Accooe Descendant’s Story Comes Full Circle In Harlem


By Mark Moore

Hi Claude,

I think this may give you goosebumps!!!

Ferdinand Accooe as a New York All Star

Ferdinand Accooe as a New York All Star, circa 1910.

I just found out that there is a continuous connected unbroken circle between the funeral of form New York Renaissance player John Isaacs, former Black Fives Era basketball star Ferdinand Accooe, and you, Claude.

I know you’re thinking what the heck am I talking about?

Remember earlier this year when you spoke at John Isaacs’ funeral at the Metropolitan A.M.E Church?

Well exactly 100 years ago, in 1909, that was the location of the Lincoln Theater, and the Bishop Chapel African Methodist Episcopal Church, whose pastor was the Reverend John Harris “J.H.” Accooe, the father of Ferdinand Accooe.

According to the 1909 Edition of the World Facts and Encyclopedia, Rev. “J.H” Accooe was the pastor of the Bishop Chapel A.M.E. Church, which was located at 60 West 135th Street, which is next door to the current Metropolitan A.M.E Church at 58 West 135th Street.

You were at a funeral honoring a legend, Mr. Isaacs, at the location where Rev. Accooe preached the gospel every Sunday, with his son Ferdinand Accooe sitting in the front row, who at that time was a member of the Smart Set Athletic Club basketball team, and from where he would go home to Bedford-Stuyvesant in Brooklyn and hang out with his friends Teddy Horne and Charles Scottron (whose sister he later married).

So Mr.
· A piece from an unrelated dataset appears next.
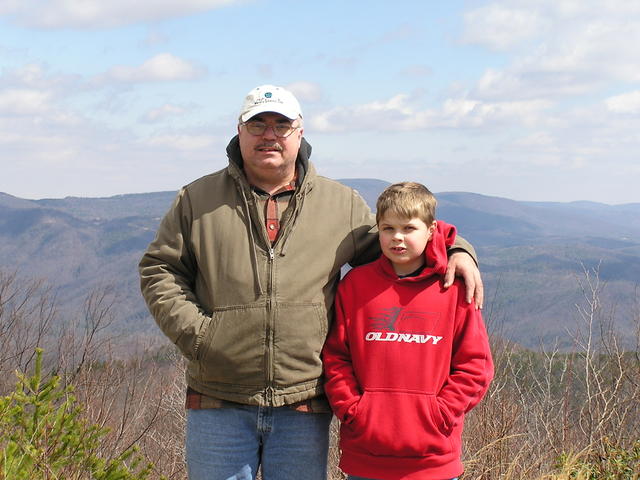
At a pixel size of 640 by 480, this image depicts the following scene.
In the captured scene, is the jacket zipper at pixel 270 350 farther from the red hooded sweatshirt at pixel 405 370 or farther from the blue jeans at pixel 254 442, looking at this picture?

Isaacs, a black basketball legend, was laid to rest at the location where another black basketball legend, Ferdinand Accooe, attended church on Sundays, and where his father Rev. Accooe gave many funeral eulogies.
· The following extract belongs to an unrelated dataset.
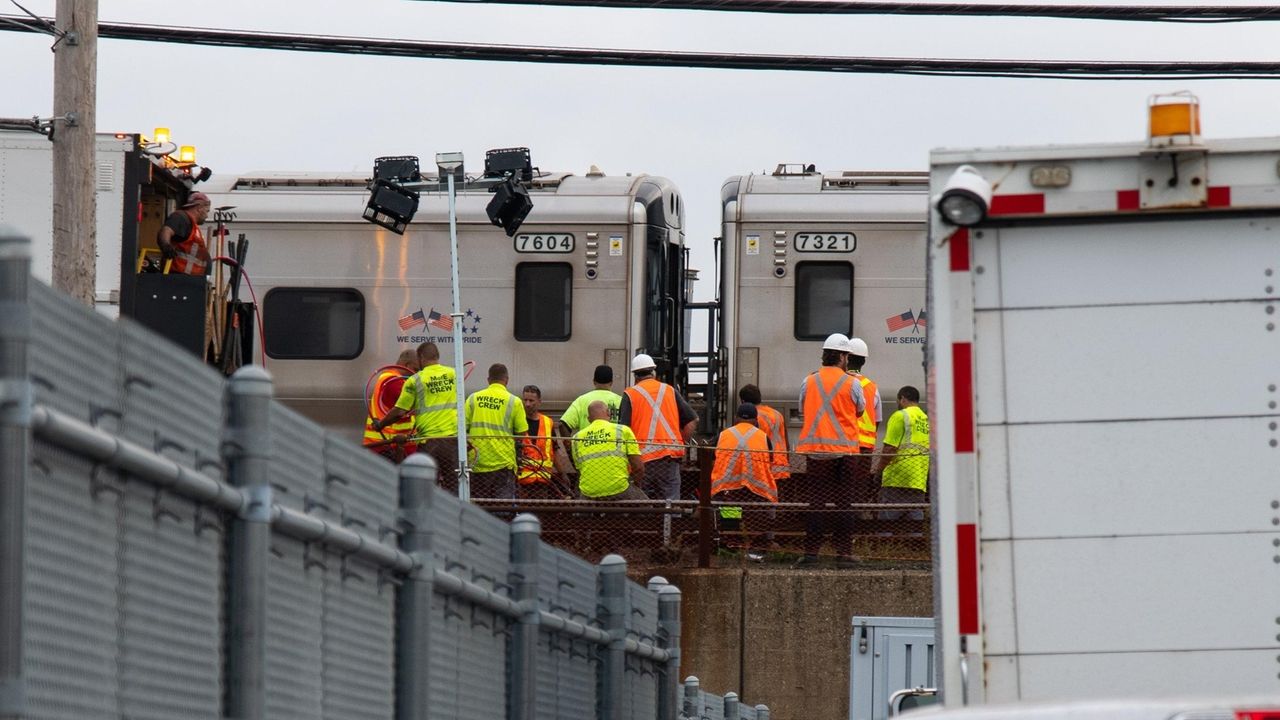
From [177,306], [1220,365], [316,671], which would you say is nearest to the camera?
[316,671]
And you connected all of them together, Mr. Isaacs in body and spirit, and the spirit of Ferdinand Accooe and his father, when you spoke at the funeral remembering the past, in the present — as you say “making history now!”

Mark

(Mark Moore is the great-great-great grandson of Ferdinand Accooe’s uncle, James Accooe, the brother or Rev. “J.H.” Accooe — he is also the Accooe Family historian.)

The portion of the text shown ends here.